The first suggestion that the builders of the Great Pyramid of Giza used units of measure related to modern measures is attributed to Oxford astronomy professor John Greaves (1602–1652), who journeyed to Egypt in 1638 to make measurements of the pyramid. His findings were published in his Pyramidographia (1646) and under his name in an anonymous tract. More than a century later, Greaves' measurements and additional measurements made by French engineers during Napoleon's campaign in Egypt and Syria, were studied by John Taylor (1781–1864). Taylor claimed that the measurements indicated that the ancients had used a unit of measure about 1/1000 greater than a modern British inch.

This was the origin of the "pyramid inch". Taylor regarded the "pyramid inch" to be 1/25 of the "sacred cubit", ancient unit based on the forearm length from the tip of the middle finger to the bottom of the elbow, whose existence had earlier been postulated by Isaac Newton. The principal argument was that the total length of the four sides of the pyramid would be 36524 (100 times the number of days in a year) if measured in pyramid inches.

Taylor and his followers, who included the Astronomer Royal of Scotland Charles Piazzi Smyth (1819–1900), also found numerous apparent coincidences between the measurements of the pyramids and the geometry of the Earth and the Solar System. They concluded that the British system of measures was derived from a far more ancient, if not divine, system. During the 19th and early 20th centuries, this theory played a significant role in the debates over whether Britain and the United States should adopt the metric system.

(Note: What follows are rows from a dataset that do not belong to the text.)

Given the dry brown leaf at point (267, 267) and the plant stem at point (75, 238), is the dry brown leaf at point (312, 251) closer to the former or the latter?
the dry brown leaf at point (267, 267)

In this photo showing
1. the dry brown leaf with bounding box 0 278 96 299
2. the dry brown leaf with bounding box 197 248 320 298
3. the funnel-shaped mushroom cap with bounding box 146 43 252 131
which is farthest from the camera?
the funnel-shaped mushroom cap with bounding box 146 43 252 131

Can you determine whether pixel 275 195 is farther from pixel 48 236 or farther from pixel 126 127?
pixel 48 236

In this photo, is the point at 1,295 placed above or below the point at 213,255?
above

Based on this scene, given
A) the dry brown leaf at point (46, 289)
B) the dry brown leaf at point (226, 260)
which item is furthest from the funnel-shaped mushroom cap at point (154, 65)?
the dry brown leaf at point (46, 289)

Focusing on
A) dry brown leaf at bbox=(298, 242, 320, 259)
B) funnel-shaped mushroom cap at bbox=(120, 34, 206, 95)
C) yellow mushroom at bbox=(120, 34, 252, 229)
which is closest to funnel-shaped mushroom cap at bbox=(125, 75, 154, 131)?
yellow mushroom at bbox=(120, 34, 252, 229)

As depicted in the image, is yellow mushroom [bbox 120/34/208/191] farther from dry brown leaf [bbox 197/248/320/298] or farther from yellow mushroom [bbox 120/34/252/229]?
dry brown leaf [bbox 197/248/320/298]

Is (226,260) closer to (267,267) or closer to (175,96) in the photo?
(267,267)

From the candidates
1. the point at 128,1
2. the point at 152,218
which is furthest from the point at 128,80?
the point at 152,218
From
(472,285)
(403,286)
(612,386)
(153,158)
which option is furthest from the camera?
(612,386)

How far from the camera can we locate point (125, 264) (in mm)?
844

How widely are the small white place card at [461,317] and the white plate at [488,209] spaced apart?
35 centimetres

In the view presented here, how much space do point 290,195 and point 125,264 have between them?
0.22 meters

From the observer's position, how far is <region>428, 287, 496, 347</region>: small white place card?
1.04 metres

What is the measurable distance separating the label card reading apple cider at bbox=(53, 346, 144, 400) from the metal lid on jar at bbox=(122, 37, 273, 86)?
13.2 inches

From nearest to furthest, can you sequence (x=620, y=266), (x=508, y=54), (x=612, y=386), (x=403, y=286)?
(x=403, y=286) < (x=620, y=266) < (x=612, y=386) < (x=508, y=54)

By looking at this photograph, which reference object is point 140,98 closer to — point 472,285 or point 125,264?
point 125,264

The theory of Taylor and Smyth gained many eminent supporters and detractors during the following decades, but by the end of the 19th century it had lost most of its mainstream scientific support. The greatest blow to the theory was dealt by the Egyptologist Flinders Petrie (1853–1942), whose father was a believer. When Petrie went to Egypt in 1880 to perform new measurements, he found that the pyramid was several feet smaller than previously believed, including the missing capstone. This so undermined the theory that Petrie rejected it, writing "there is no authentic example, that will bear examination, of the use or existence of any such measure as a ‘Pyramid inch,’ or of a cubit of 25.025 British inches."

The pyramid inch now appears to have no significant scientific support. No direct evidence for it has ever been found.